Tooke, 197 S.W.3d at 332 (quoting Lawson, 87 S.W.3d at 522).
	In contrast, the protesting parties did not seek monetary damages, property, or
services from the District and Board: rather, they sought declarations that the
District's 2004 reappraisal and the second notice, issued after the District had rejected
the Appraisal Agreement, was void and that any consideration by the Board of the
appraised value was thus also void.  See & compare IT-Davy, 74 S.W.3d at 853
("Sovereign immunity protects the State from lawsuits for money damages.")
(emphasis added).  The basis for the protesting parties' arguing that the 2004
reappraisal and second notice were void was that section 1.111(e) deprives the
District of authority to rescind an appraisal agreement.  That is, they sought
determinations that the District had acted contrary to law when it unilaterally rejected
the Appraisal Agreement and that the Board had also acted outside its statutory
jurisdiction in rejecting the agreed value because once an appraisal agreement had
been made, the Board had no jurisdiction to review or to alter it.  See Tex.

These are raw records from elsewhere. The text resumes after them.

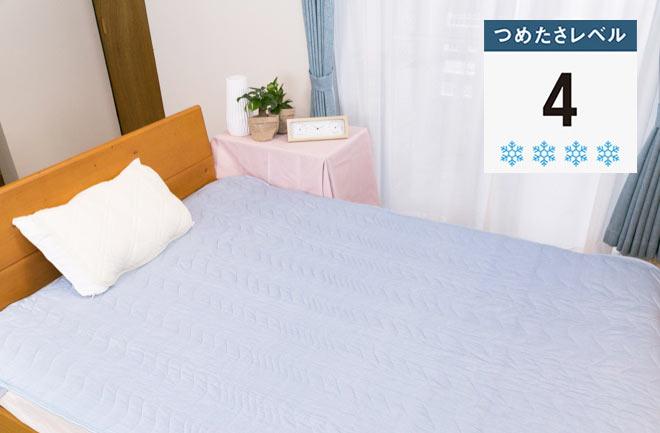 白い枕と青いベッド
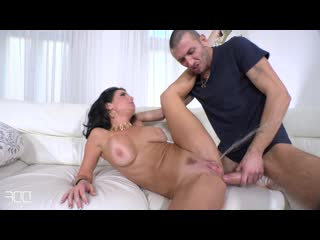 Fire extinguisher - Veronica Avluv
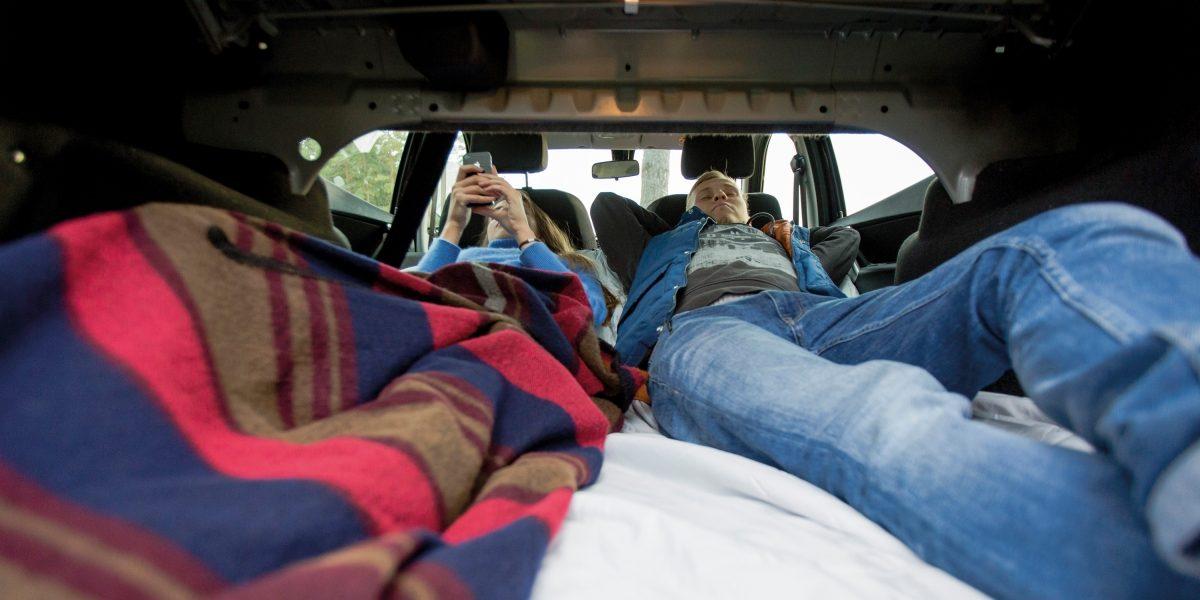 Раскладывающиеся задние сиденья автомобиля Datsun.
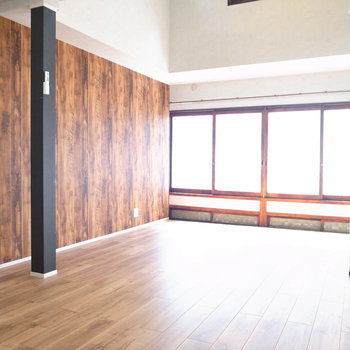 【2階 LDK】南向きで日差しが明るいですね!本物の木材とウッド調のクロスが合わさってあったかい空間。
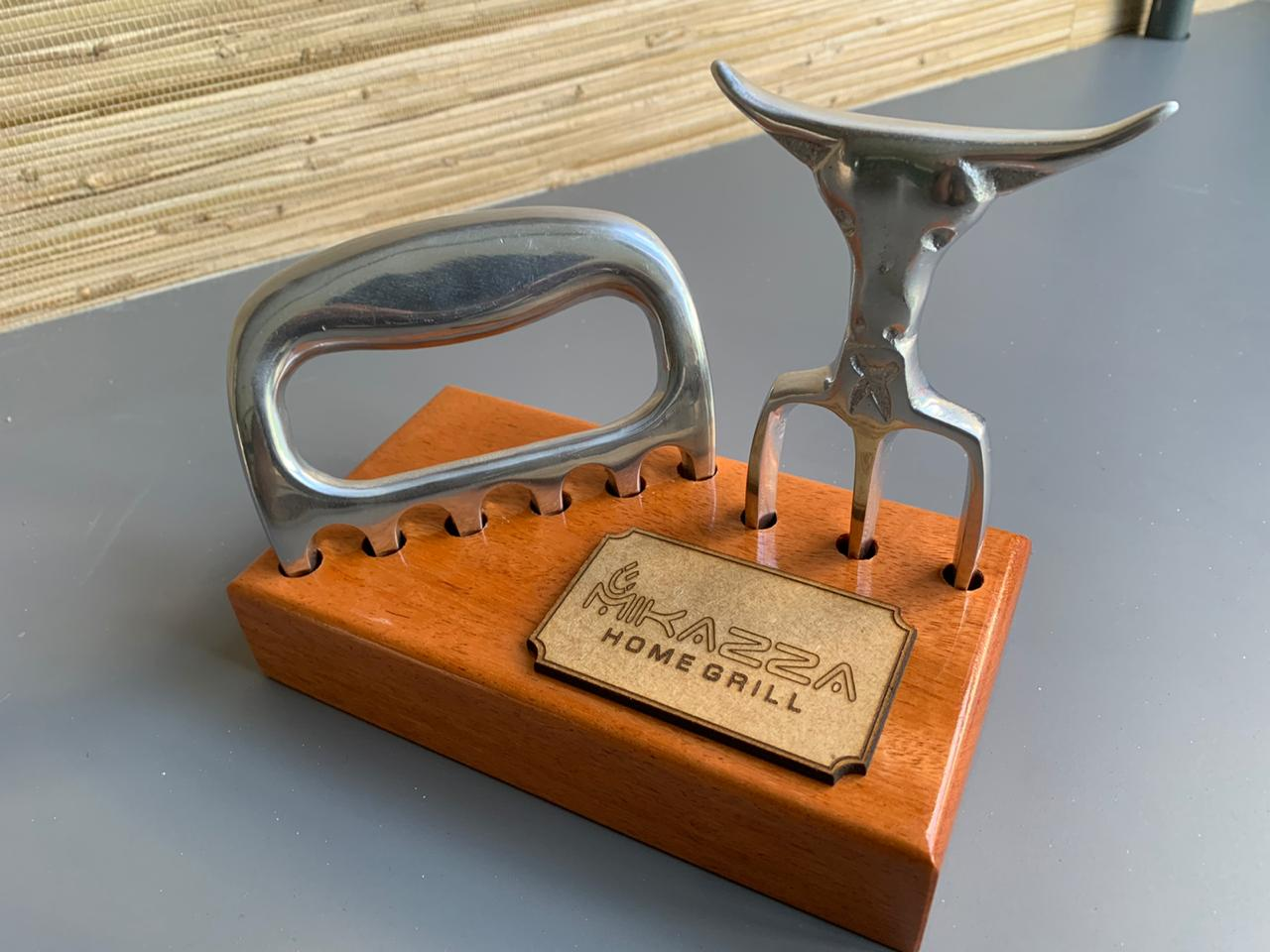 Kit 1 Garra De Urso Premium E 1 Tridente Silver Bull C/ Suporte De Madeira Pers. - Clara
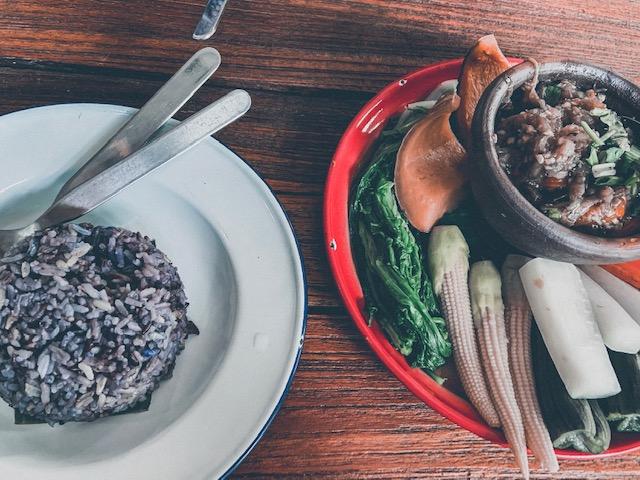 Gebratener lilafarbener Reis und Gemüse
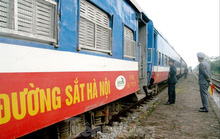 Nguy cơ dừng chạy tàu trên cả nước: Sếp VNR thiếu hợp tác?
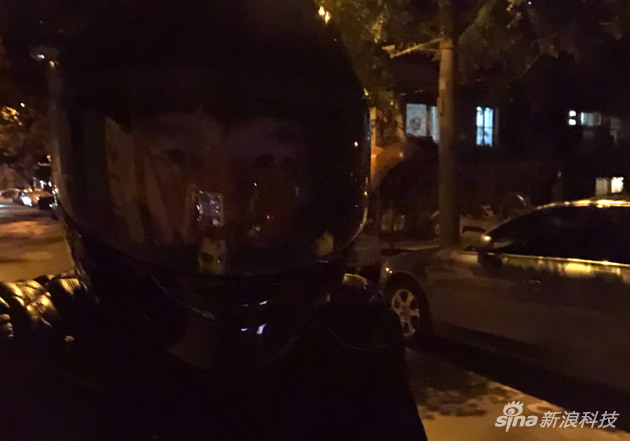 我在某天夜里还试了一下骑摩托车带着头盔色的状况 也可以识别(透明镜片 遮住了下半部分嘴唇)
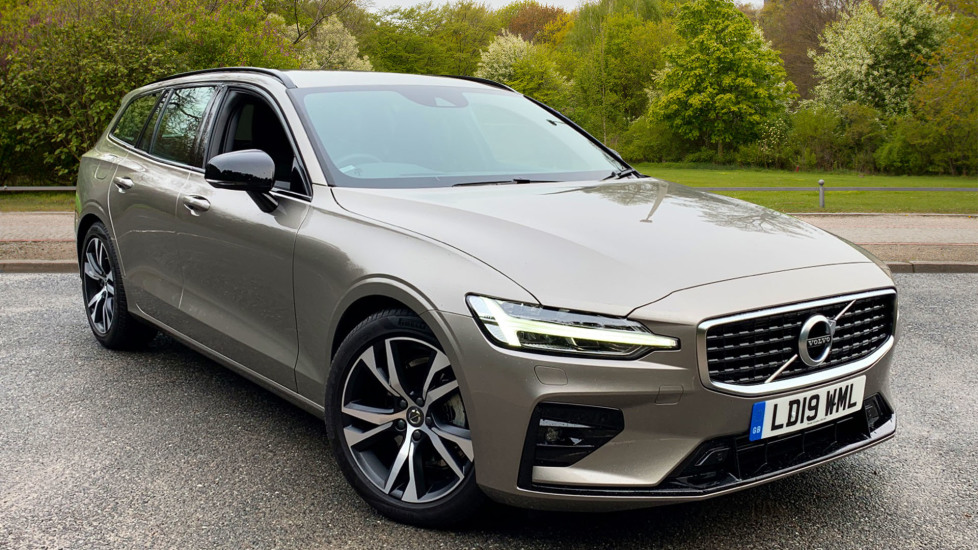 Volvo V60 2.0 D4 R Design Nav Estate Auto with Heads Up Winter Pk, Rear Park Camera & Smartphone Integration Diesel Automatic 5 door (2019) image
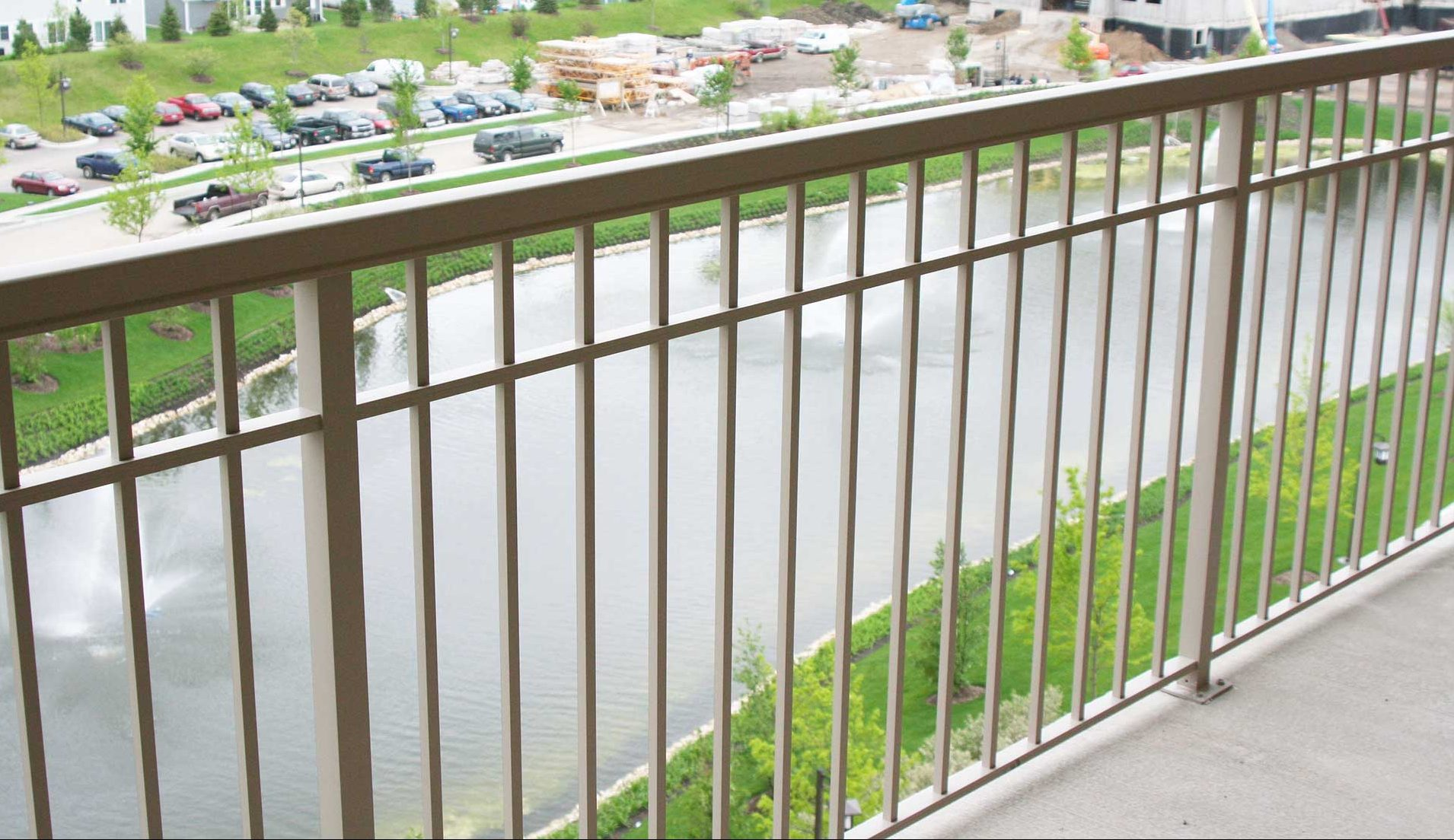 Aluminum Deck Railing Facts Use And Construction
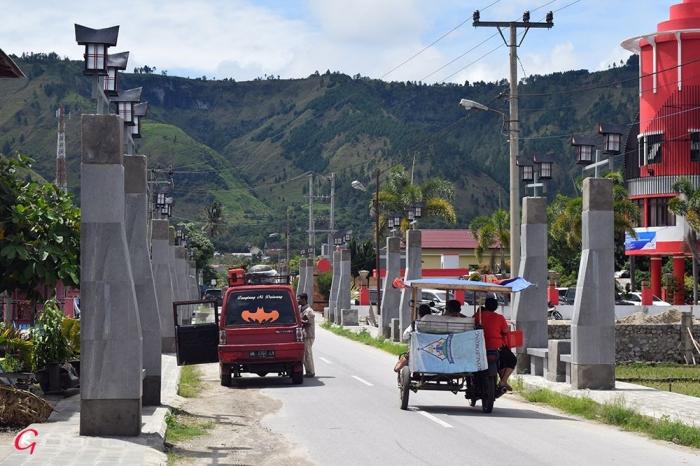 Jalan Sisinganmangaraja Desa Untemungkur, Muara, Tapanulis Utara. (Foto Ganendra)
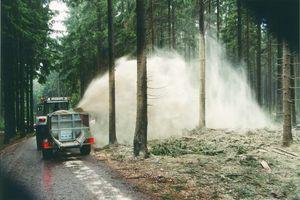 Stöckl Seitenstreuer bei Kalkausbringung für Forstwirtschaft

Tax Code
Ann. § 41.01(b) (providing that appraisal review board "may not review or reject an
agreement between a property owner or the owner's agent and the chief appraiser
under Section 1.111(e)").  
	Although the protesting parties' pleadings at times described this case as a suit
to enforce a statutory agreement or even a "contract," their suit is actually one to
determine whether a governmental unit is statutorily bound--as a taxpayer is (15)--to
a section-1.111(e) appraisal agreement.  It is, at its core, a suit to determine the
meaning of section 1.111(e).  A suit seeking an interpretation of a governmental
unit's or administrative agency's statutory authority, and the related determination of
whether that unit or agency is acting outside of that authority, is not a suit against the
State (as long as money damages are not sought) and is thus not precluded by
immunity from suit.  See Fed. Sign, 951 S.W.2d at 404 (indicating that private
litigants may sue State, without legislative permission, for state officials' violations
of state law because such violations are not considered acts of State); Cobb v.
Harrington, 144 Tex. 360, 365-66, 190 S.W.2d 709, 712 (1945) (distinguishing suit
brought "by one whose rights have been invaded or violated by" officials' acts that
are not lawfully authorized--which immunity from suit does not bar because such
actions are not actions of State--from suit that "in essence is one for the recovery of
money from the State or in which a judgment would be satisfied by the payment out
of funds in the State treasury," which immunity from suit bars).  Accordingly, a
plaintiff may maintain such a suit without first exhausting administrative remedies
or obtaining legislative permission to sue.  See Fed. Sign, 951 S.W.2d at 404;
Hitchcock, 2007 WL 1500305, at *8 (indicating that one need not exhaust
administrative remedies in order to sue for agency's acts exceeding its jurisdiction). 
Moreover, most of the policy considerations underlying immunity from contract suits
are not implicated by the seeking of such relief.  
	For these reasons, this case is distinguishable from W.D. Haden Co. v. Dodgen,
on which the District and Board rely.  See 158 Tex. 74, 308 S.W.2d 838 (1958).  In
Dodgen, the plaintiff sought to force the State to abide by the original fee assessed
under a license issued to the plaintiff, alleging that the original fee was part of the
"contract" represented by the permit.  Id. at 76-77, 308 S.W.2d at 839.  There appears
to have been no question that the State had the power to require a greater fee for the
license generally and no argument that its increasing the fee contravened state law. 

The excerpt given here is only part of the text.